The unit represents a piece of high technology in a lower technology environment. A technical presence may be required for maintenance and administrative purposes – this would represent a significant additional cost to be absorbed by the consumer – or there could be long delays in restoration of power in the event of a breakdown.
Since the power plant is brought in as a pre-manufactured unit and little raw construction work is required, the benefit in terms of job creation in job-starved communities will be very low.

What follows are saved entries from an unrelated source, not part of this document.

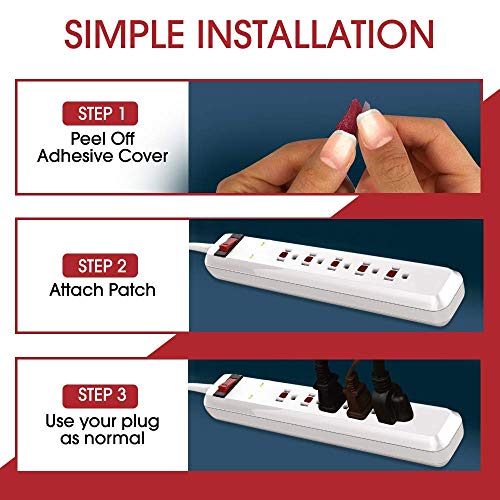 SIMPLE INSTALLATION

STEP 1
Peel Off Adhesive Cover

STEP 2
Attach Patch

STEP 3
Use your plug as normal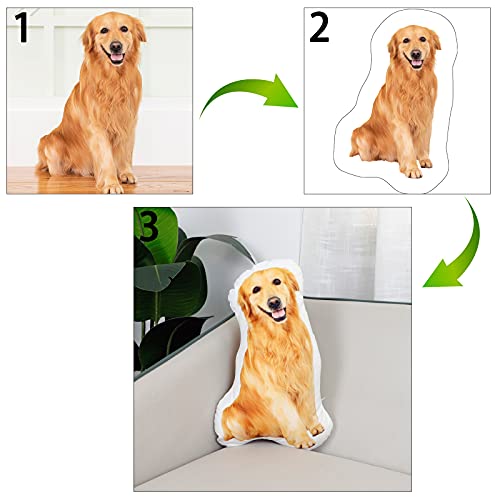 1

2

3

Although water may be considered a good radiation barrier, any breach in the undersea containment vessel would contaminate the marine environment over a wide area. The local fishing industry, potentially the community’s primary food source, would be compromised and local beaches could become polluted, damaging the local tourist industry. These considerations alone are likely to cause local authorities to seek a less drastic, less hi-tech solution to their power supply problems.
Current Take-up of Flexblue Technology
To date, no interest has come from France’s island and coastal communities outside the French mainland. The French state electricity utility, EDF, and the nuclear industrial combine, AREVA, however, have both expressed keen interest.
Since the flagship new nuclear EPR reactor at Flamanville has suffered a setback and will not commence electricity production now for at least another four years and replacement of France’s aging nuclear reactors (with the new EPR technology) is scheduled to commence by the end of the decade, France’s nuclear power supply industry may find itself in a bind. Quickly produced offshore power plants could offer a means of meeting demand while the current woes with the new EPR technology are resolved.
It has been proposed therefore that the first commercial Flexblue plant should be sited off France’s Nuclear Coast where it can be serviced easily from Cherbourg. The area already houses two nuclear reactors at Flamanville (plus the new EPR reactor under construction) and the nuclear reprocessing plant at La Hague.
A good logistical case can no doubt be made by France for locating a submarine nuclear power plant in this area but when regarded from a slightly more international perspective, severe concerns arise.
Counter Arguments to the Proposed Site of the Pilot Flexblue Unit
The proposed site borders the English Channel, one of the world’s busiest waterways, is close to the British Channel Islands and faces Britain’s long South Coast. Any breach in a Flexblue unit’s hull could contaminate a wide, densely populated area.
It is far from unknown, even in this age of GPS and radar, for ships to be lost in this region. A Flexblue unit may not be affected by a plane falling from the sky but may well be breached by a sinking ship. Furthermore, if a terrorist attack by plane has been a concern, unmanned submarine vessels can be damaged by external explosive devices such as limpet mines attached unobserved.
The area of the English Channel is also far from being ultra-stable tectonically. Three earthquakes in excess of magnitude 5.0 occurred near the Channel Islands in the 1920s and a magnitude 6.0 quake hit the Dogger Bank in the Channel. Small earthquakes regularly hit Britain.
A location in the Bay of Biscay, serviced from the French naval port of Brest, would certainly bear investigation as a potential Flexblue site. Two nuclear reactors, a nuclear reprocessing plant and a third reactor to a new, untried design under construction downwind from Britain’s South-East region and just a cross a short stretch of water from Britain’s populous South Coast already constitute significant cause for concern regarding any potential nuclear accident. The location of an undersea nuclear power plant in the area would only raise the potential risk of nuclear contamination.